Will someone please explain to me if I have this right? So one wants to lose weight. They calculate macros and OVER TIME they lose weight with a good diet hitting those macros and exercise. So...

Take a guy, he calculates his macros, and say the TEE, BMR all that stuff equates to a 2000 cal worth of "macros" pro, carbs and fats he needs daily. Right? Please explain to me with the deficit of his exercise routine, how he CONTINUALLY loses weight EVERY week?

He wants to shave off 20% of his body weight? Just meeting said macros he will lose a 1-2 lbs a week? Even keeping the macros THE SAME for a month? I thought in order for one to lose weight they MUST lower their energy requirements once they lost some weight.

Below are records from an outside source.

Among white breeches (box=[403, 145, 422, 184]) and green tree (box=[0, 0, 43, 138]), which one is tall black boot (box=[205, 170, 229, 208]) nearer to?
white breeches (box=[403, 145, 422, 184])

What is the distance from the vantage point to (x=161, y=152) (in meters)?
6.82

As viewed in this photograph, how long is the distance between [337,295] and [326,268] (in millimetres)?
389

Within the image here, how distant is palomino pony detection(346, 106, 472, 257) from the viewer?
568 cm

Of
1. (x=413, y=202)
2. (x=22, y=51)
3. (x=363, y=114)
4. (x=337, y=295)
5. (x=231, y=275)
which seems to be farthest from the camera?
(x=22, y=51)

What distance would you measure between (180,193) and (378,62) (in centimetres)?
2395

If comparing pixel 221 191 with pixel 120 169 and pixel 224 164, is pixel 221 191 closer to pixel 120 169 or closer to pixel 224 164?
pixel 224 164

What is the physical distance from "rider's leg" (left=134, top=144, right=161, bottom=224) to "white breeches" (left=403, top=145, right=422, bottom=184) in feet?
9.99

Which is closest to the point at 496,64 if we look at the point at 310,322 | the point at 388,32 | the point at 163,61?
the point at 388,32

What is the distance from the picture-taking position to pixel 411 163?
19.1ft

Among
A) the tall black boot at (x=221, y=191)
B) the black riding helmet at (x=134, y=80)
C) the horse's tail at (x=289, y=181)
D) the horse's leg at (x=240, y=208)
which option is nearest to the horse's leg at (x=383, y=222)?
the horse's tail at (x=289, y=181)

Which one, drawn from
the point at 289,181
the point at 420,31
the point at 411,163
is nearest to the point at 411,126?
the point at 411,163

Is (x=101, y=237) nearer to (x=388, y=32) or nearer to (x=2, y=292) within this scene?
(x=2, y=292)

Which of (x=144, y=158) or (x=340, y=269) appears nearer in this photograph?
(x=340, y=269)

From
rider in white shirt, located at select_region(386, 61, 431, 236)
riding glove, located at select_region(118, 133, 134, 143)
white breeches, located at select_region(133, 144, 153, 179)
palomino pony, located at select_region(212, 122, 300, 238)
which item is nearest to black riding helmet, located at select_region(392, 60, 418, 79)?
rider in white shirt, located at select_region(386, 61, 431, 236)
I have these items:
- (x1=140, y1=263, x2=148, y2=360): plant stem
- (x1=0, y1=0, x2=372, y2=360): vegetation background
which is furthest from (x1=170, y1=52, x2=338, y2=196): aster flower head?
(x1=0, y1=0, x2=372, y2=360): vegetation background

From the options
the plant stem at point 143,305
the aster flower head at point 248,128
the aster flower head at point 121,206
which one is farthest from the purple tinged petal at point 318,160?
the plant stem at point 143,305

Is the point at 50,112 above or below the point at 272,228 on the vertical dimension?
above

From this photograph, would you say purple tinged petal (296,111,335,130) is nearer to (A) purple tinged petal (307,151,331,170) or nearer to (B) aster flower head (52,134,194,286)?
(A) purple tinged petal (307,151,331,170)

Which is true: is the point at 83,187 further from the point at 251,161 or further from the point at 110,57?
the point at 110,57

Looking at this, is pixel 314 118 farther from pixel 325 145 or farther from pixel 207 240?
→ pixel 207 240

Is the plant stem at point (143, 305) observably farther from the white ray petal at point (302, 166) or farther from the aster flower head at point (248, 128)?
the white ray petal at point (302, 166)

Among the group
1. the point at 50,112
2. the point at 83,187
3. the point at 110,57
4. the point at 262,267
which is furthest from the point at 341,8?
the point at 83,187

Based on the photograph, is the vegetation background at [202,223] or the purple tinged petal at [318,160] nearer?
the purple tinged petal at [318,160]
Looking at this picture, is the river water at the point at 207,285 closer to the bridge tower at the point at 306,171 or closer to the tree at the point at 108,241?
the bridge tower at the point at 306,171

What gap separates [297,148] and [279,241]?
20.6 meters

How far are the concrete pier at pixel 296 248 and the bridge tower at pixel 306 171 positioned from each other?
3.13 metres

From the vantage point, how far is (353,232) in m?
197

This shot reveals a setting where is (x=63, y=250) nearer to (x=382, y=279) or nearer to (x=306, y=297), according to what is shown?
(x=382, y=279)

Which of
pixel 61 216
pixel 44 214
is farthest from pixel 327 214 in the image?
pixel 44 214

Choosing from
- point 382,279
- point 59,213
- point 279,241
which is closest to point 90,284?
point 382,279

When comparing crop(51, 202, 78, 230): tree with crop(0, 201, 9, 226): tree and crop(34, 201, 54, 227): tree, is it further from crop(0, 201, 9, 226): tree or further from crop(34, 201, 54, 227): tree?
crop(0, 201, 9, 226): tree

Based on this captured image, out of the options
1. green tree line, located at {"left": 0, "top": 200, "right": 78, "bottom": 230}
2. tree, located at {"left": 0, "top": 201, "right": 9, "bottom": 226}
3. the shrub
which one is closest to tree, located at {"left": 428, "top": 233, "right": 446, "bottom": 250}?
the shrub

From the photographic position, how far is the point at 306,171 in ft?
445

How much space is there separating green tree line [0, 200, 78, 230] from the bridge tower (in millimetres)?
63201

Can someone please tell me HOW one will lose 1lb a week consistently from the 20% deficit when the cal drop(while hitting macros) that hits their body in the first week is the SAME as in the fourth, the fifth, sixth...etc... Does that make sense? 

Suppose we were using Calories only instead of macros which is stupid but to make my point. Cal 20% reduced from original intake

Week 1 2000 cal
Week  2 2000 cal
Week XYZ.. 2000cal

With the calories the SAME one would NEVER lose 4lbs in a month. So why is it keeping Macros the same for a month WITH the 20% diet reduction, one may lose a lb per week? Why not they lose 1lb for a week and stop? Or More than 1lb that first week? How does the additional weight come off when intake is the same? Idk something I am missing. But I understand if one were clean bulking, depending on genetics one would gain lean muscle more so than eating 100% junk.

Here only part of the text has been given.